Aufgabenstellung:
Beantworten Sie mithilfe des Lesetexts über „Matti, der Gänsejunge“ die folgenden Fragen:
1. In welchem Jahr und von welchem Dichter wurde das Poem verfasst?
2. Von wie vielen menschlichen Akteurinnen werden die Tiere aus der Kutsche dargestellt?
3. Womit jongliert Támas Sarkozi auf dem Markt?

Lesetext:
● ● ● ● ● ● ●
„Matti, der Gänsejunge“ handelt –
kurz zusammengefasst – von einem jungen Mann, der sich wehrt,
seine Tiere einem Adelsmann zu überlassen und dafür mit Schlägen
gemaßregelt wird. Matti sinnt auf Rache und schafft es
tatsächlich, den Adelmanns zu täuschen. Er schlüpft in
unterschiedliche Rollen und kann so wiederum den Adelsmann
bestrafen.
Das Poem wurde 1804 vom ungarischen Dichter Mihály Fazekas
(1766-1828) verfasst und steht für die Stärke und Klugheit der
„kleinen Leute“. In rund einem Monat Probenphase wurde diese
Geschichte nun für den Budapester Circusbau adaptiert. Ein
achtköpfiges Kreativteam um Regisseur Peter Fekete, zugleich
Leiter des Baus, hat diese Show geschaffen.
Támas Sarkozi, Nikolett Rézvan,
Pál Fábry
So wird zunächst eine Kutsche in
die Manege gezogen, welche allerhand Tierisches beherbergt:
Tauben, eine Ziege, Minischweine und natürlich Gänse. Diese
werden allerdings von sieben menschlichen Akteurinnen
dargestellt und symbolisieren verschiedene
Charaktereigenschaften wie Loyalität, Demut oder Reinheit. Die
Darstellerinnen stammen von Circus- und Theaterschulen oder aus
dem Sport. Auch Matti, der Gänsejunge – abwechselnd verkörpert
durch die Schauspieler Gábor Endrédy oder Alex Kabai – klettert
aus der Kutsche. Mit seinen Tieren macht er sich auf den Weg zu
einem Markt. Dort trifft er auf weitere Hirten und Händler. In
diese Rollen schlüpfen ebenfalls, nun männliche Nachwuchskräfte
aus Circus und Sport. Auch Gaukler treiben sich auf dem Markt
herum und zeigen ihre Künste: Nikolett Rézvan beschört eine
Schlange und zeigt Serpentinentanz, Támas Sarkozi jongliert mit
Obst, und Pál Fábry, altgedienter ungarischer Artist, balanciert
Säbel auf Säbel und dreht sich dabei mittels Apparatur um die
eigene Achse. Bence Baumann, gerade Absolvent der Berliner
Artistenschule, fängt in die Luft geworfene Reifen auf
sehenswerte Weise - beispielsweise mit den Füßen, nachdem er in
einen Handstand gesprungen ist. Auch der Dorftrottel, gespielt von
Komiker Csaba Méhes, ist stets zugegen.
● ● ● ● ● ● ●
Dateninhalt:
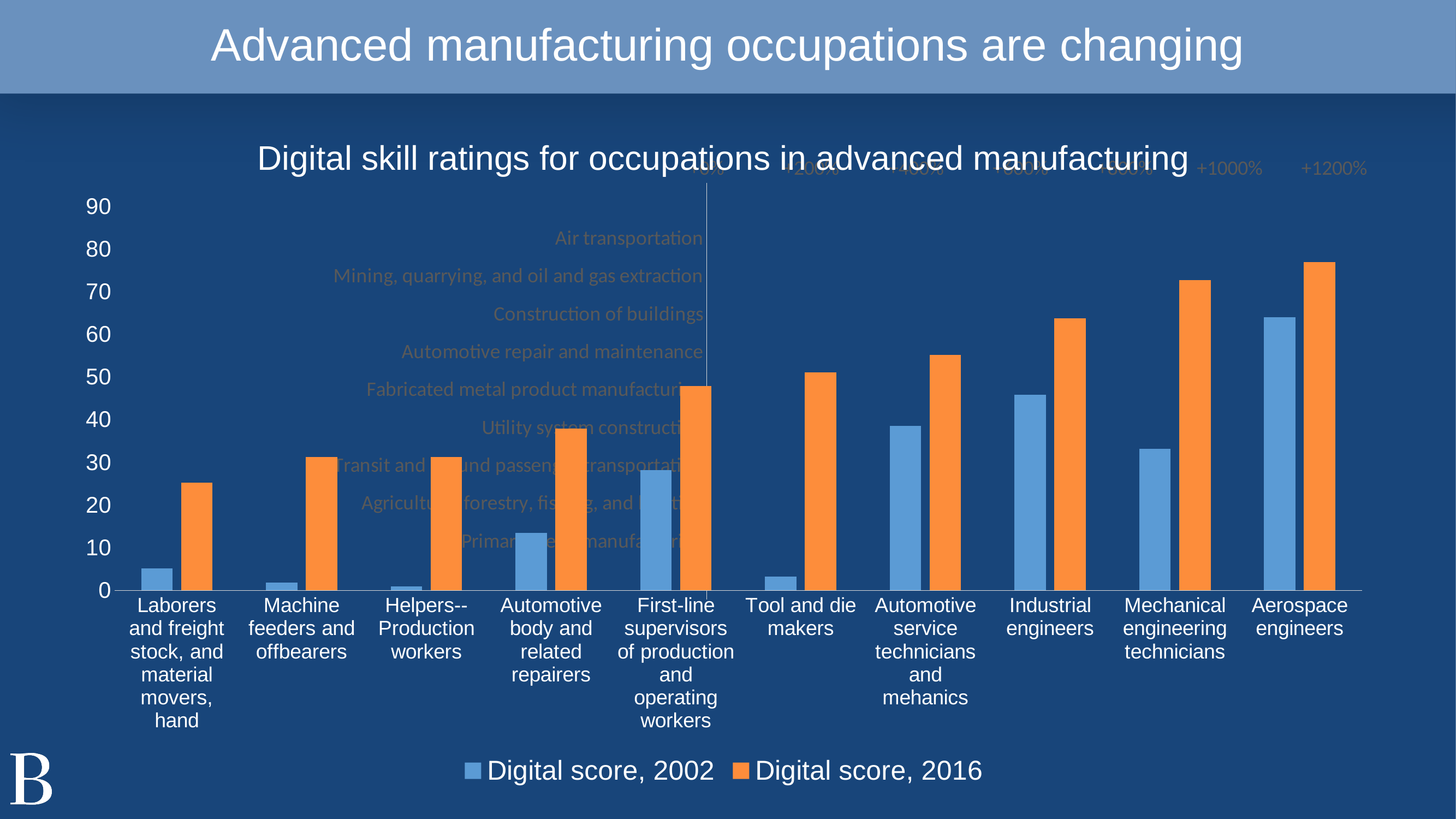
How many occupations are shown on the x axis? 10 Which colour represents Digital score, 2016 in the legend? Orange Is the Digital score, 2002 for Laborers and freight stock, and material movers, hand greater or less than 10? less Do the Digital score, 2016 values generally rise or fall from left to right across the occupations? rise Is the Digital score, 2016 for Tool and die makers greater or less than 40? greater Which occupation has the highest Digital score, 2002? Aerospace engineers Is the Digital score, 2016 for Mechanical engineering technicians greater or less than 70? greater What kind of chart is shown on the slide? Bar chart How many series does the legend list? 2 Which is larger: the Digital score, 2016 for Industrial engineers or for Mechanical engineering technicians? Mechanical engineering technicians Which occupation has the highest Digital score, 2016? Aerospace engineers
● ● ● ● ● ● ●
Musterlösung:
1. Im Jahr 1804, vom ungarischen Dichter Mihály Fazekas.
2. Von sieben Akteurinnen.
3. Mit Obst.